Fred Waldorf Stewart (Binghamton, New York, 1894 – Sarasota, Florida, February 8, 1991) was an American surgical pathologist[1] who was chief of pathology at Memorial Sloan Kettering Cancer Center.

Stewart was a friend of Cornelius P. Rhoads, who later became the director of Memorial Sloan-Kettering. Stewart, as "Ferdie," was the addressee of a controversial letter penned by Rhoads. Stewart also served as acting director of Memorial in 1944 while Rhoads was in the military.[2] In 1947, while Rhoads was director of Memorial, Stewart received a grant of $30,000 for cancer pathology and other teaching.
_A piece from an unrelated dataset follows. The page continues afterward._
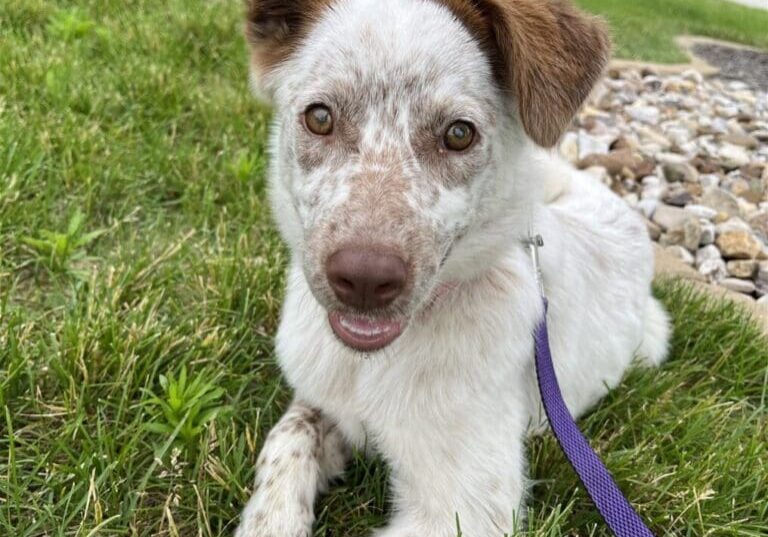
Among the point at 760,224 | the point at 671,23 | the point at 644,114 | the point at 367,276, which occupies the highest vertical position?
the point at 367,276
This was part of the largest aggregation of Federal cancer grants ever given to a single institution at that time, a total of $142,550.[3]

In the 1940s, while at Memorial Hospital (which later merged with Sloan-Kettering), Stewart studied breast cancer with the distinguished Pathologist, Frank William Foote, Jr. (1911–1989).[4]

Stewart–Treves syndrome, one of the classical sarcoma syndromes, was first described by Stewart and his Fellow Pathologist, Norman Tannenbaum Treves (1894–1964) in 1948, in the first issue of the Cancer journal.[5] Stewart was the editor of Cancer until 1961, when he was replaced by the Arizona-Native Pathologist John W. Berg (1925–2007).[6]

  1. ^ Lymph Node Cytopathology. Stefan E. Pambuccian, Ricardo H. Bardales. 2010
  2. ^ "Hospital Praised For Cancer Work." The New York Times. May 7, 1944
  3. ^ "New York Hospital Gets Cancer Grant." The New York Times, December 13, 1947
  4. ^ The Breast Cancer Wars: Hope, Fear, and the Pursuit of a Cure in Twentieth Century. Barron H. Lerner. 2010
  5. ^ Management of Soft Tissue Sarcoma. Murray F. Brennan, Cristina R. Antonescu, Robert G. Maki 2013
  6. ^ "Cancer Society Names Editor." The New York Times, October 8, 1961.